Em 21 de fevereiro de 2025, o mundo das criptomoedas testemunhou um evento que redefiniu os limites da segurança digital: o hack da Bybit, uma das maiores corretoras centralizadas (CEXs) do planeta, resultou no roubo de aproximadamente 401.346,77 moedas de Ethereum, equivalentes a US$ 1,4 bilhão na cotação da data.
Executado em menos de 20 minutos, o ataque não foi apenas o maior roubo de criptomoedas da história, mas também um golpe que expôs as fragilidades persistentes das plataformas centralizadas, mesmo em um ecossistema que, em 2025, já se considerava maduro.
Atribuído ao Grupo Lázaro, um coletivo de hackers ligado à Coreia do Norte, o incidente reacendeu debates fundamentais sobre a essência do dinheiro digital: sua segurança, descentralização e neutralidade tecnológica.
O recente hack da Bybit revela vulnerabilidades em uma carteira de Ethereum que se considerava segura, com hackers transferindo fundos para a rede Bitcoin, explorando suas características únicas de incensurabilidade e resistência a intervenções. Esse incidente transformou o ecossistema cripto em um campo de batalha financeiro.
O envolvimento do Grupo Lázaro, um ator estatal por trás do ataque, traz à tona questões sobre a crescente militarização do espaço digital. Ao comparar esse hack com ataques anteriores, como os da Ronin e da Harmony Horizon Bridge, fica claro que as falhas de segurança no universo cripto são um desafio contínuo.
Diferenças entre a Multisig do Ethereum e do Bitcoin
No Bitcoin, carteiras multisig (múltiplas assinaturas) são implementadas nativamente no protocolo através do script P2SH (Pay-to-Script-Hash) ou P2WSH (Pay-to-Witness-Script-Hash). Essa abordagem permite configurações como “2-de-3” ou “3-de-5”, onde são necessárias múltiplas assinaturas de chaves privadas distintas para autorizar uma transação.

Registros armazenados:
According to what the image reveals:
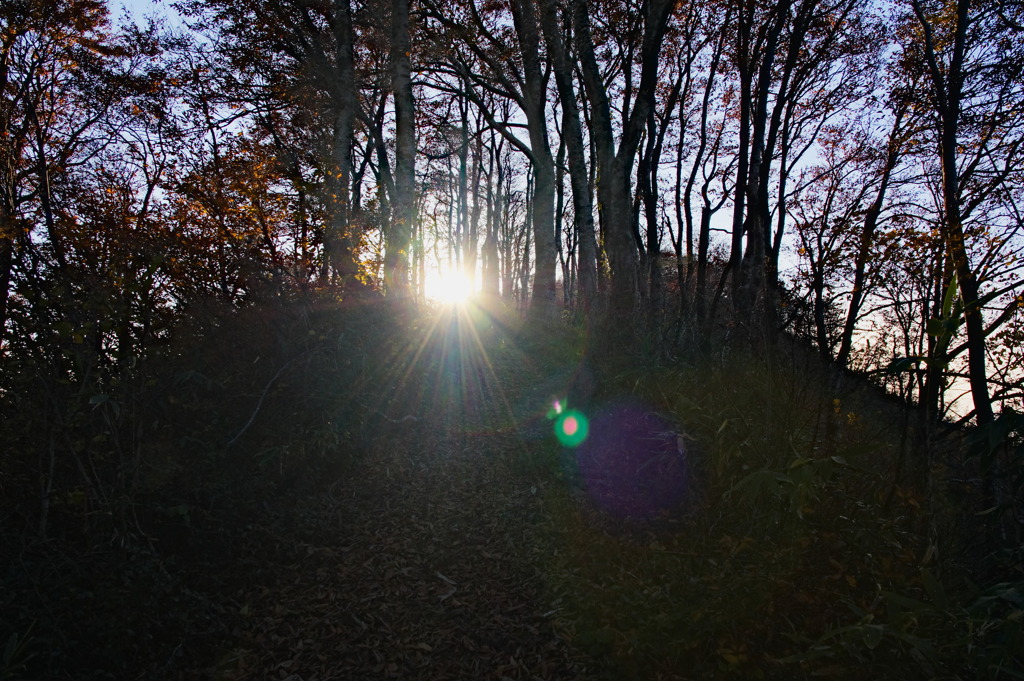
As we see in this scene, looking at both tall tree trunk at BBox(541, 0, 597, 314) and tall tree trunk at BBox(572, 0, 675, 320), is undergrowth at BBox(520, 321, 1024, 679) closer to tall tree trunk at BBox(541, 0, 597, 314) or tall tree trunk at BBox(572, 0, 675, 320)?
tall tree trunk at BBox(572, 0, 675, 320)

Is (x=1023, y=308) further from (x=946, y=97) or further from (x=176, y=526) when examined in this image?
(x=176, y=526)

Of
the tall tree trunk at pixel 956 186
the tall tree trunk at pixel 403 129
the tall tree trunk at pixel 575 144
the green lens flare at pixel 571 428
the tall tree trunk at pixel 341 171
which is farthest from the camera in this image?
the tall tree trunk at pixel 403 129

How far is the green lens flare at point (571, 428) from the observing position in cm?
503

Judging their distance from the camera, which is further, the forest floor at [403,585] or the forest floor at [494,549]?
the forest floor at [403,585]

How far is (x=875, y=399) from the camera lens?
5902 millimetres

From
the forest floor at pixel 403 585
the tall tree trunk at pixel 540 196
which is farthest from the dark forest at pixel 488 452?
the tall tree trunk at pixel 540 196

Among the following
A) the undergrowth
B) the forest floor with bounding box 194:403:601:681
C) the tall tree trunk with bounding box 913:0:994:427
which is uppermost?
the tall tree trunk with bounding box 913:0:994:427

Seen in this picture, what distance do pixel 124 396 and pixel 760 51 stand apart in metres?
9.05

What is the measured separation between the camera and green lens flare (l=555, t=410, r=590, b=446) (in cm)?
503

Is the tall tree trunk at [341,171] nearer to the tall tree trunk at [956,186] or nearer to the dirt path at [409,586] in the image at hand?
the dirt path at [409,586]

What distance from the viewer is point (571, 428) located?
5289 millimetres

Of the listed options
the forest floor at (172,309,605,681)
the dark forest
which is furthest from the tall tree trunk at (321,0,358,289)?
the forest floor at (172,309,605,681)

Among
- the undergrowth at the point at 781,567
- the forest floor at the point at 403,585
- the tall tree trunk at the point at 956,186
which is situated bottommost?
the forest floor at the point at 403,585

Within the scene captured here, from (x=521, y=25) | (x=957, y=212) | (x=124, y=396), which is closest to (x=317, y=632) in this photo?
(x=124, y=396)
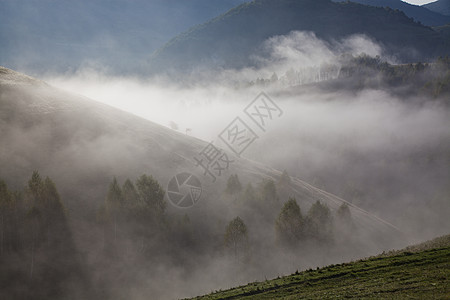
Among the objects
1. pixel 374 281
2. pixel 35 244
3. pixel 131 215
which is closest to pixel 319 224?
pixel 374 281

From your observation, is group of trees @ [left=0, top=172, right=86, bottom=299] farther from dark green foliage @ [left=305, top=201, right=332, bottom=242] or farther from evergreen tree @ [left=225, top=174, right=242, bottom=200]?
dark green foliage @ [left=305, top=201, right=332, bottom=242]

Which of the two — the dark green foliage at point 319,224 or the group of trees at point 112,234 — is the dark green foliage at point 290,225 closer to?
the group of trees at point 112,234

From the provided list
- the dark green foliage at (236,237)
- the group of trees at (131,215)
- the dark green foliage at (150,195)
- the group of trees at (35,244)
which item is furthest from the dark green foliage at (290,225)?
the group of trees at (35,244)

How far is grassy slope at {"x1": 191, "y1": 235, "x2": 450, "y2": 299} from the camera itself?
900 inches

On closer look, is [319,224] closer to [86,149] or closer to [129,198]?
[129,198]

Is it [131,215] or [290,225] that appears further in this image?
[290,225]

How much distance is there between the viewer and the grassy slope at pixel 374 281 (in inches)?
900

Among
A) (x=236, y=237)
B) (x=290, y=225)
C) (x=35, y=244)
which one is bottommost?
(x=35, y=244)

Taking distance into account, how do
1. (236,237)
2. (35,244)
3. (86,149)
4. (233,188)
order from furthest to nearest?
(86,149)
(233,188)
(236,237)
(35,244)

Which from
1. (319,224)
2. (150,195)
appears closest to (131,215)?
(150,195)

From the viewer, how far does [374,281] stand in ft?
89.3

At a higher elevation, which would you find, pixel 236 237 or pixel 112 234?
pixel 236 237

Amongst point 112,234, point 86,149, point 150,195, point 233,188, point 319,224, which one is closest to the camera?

** Problemas a resolver **
a - Reescreva o trecho do texto sobre o hack da Bybit de "Executado em menos" até "se considerava maduro.", inclusive, substituindo "plataformas centralizadas" por "corretoras centralizadas".
b - De acordo com o texto sobre o hack da Bybit, em quanto tempo o ataque foi executado?
As entradas não são necessárias para nenhuma tarefa.

** Respostas completas **
a -
Executado em menos de 20 minutos, o ataque não foi apenas o maior roubo de criptomoedas da história, mas também um golpe que expôs as fragilidades persistentes das corretoras centralizadas, mesmo em um ecossistema que, em 2025, já se considerava maduro.

b - Em menos de 20 minutos.